It’s very much evolved depending on who is coming to the group and what services and provisions they are accessing. We are very clear that the project is a theatre-based programme, that we are not a therapy, whilst there might be therapeutic qualities that come out of it, we are not a clinical or medical model, we are not a therapeutic setting, we are a Theatre. So, the only way to ensure that we are providing people with a rounded sense about what is going on and to signpost them to other things they might need, is to work in partnership. We are dealing with people with multiple and complex needs, people that are living complex lives that may have faced challenges around homelessness, mental health issues, substance misuse, reoffending, or feel socially isolated, they have potentially been out of work for a long period of time, are a long-term carer, have experienced domestic abuse. It is a real broad spectrum of people, so the only way we are able to make that theatre, that rehearsal space and studio space a neutral ground is to be really clear that we are a theatre programme. Having all the resources in place with our partnerships with mental health services, drug and alcohol services, psychiatrists, the probation service, is to be able to signpost and to offer support and gain support for ourselves as a project. As the project manager and the practitioners, those partnerships mean that we have a resource so we can ensure that we have done the right thing, that we can check in with other people, and that we are meeting the needs without stepping into a territory that we are not qualified in.

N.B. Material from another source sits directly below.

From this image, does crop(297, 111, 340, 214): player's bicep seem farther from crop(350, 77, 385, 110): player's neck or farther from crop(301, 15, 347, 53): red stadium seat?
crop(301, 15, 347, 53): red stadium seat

What do you consider to be the most important aspect of the programme?

This project is absolutely reliant on theatre and drama as a tool to unlock something in people so that they connect with others, so that they can rehearse other ways of being, and they can tap into a playful side that they have maybe not ever unlocked before. But for me, the thing that makes this project unique and special and the most important aspect is the wrap around offer that goes with it. The Theatre Royal is able to offer a framework and a structure that allows people to engage with the project in as many ways as they want and get as much out of it as they would like. They can, on the simplest level come and join in a drama session once a week. But because of the infrastructure of the theatre there is the option after three weeks of attending to become a member, which is free of charge. As a member you get a membership card and a pack which has a ‘code of conduct’ and lots of leaflets for support services that people can be signposted to, you get a t-shirt so that you start to feel part of something, you start to feel welcome and part of a family. It gets you discounted hot drinks and cheap tickets to the theatre to go and see shows alongside our arranged trips that happen on a fortnightly/weekly basis to go to the Drum Theatre. It’s that sense of community, that sense of building a positive social network and people feeling like the theatre is a space for them, that they are welcome in, that they are not going to be judged in and that they can start to build a new life for themselves around and outside of the drama sessions that is organic and not led by us. We are providing a space where they can build their confidence, where they can tap into something new and exciting for themselves and we are also providing them with open doors for them to come in and build those new relationships with other people and think about new ways of living outside of the drama session, I think that is the key part of the project that is most exciting.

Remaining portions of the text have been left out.